-------- EXTRACTED DATA
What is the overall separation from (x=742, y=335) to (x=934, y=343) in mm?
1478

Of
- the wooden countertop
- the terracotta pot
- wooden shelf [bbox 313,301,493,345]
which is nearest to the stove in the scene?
----------------
AIM OF THE EXERCISE: Reproduce the material above word for word, line by line, with nothing added or left out.

PROBLEM SOLUTION:
What is the overall separation from (x=742, y=335) to (x=934, y=343) in mm?
1478

Of
- the wooden countertop
- the terracotta pot
- wooden shelf [bbox 313,301,493,345]
which is nearest to the stove in the scene?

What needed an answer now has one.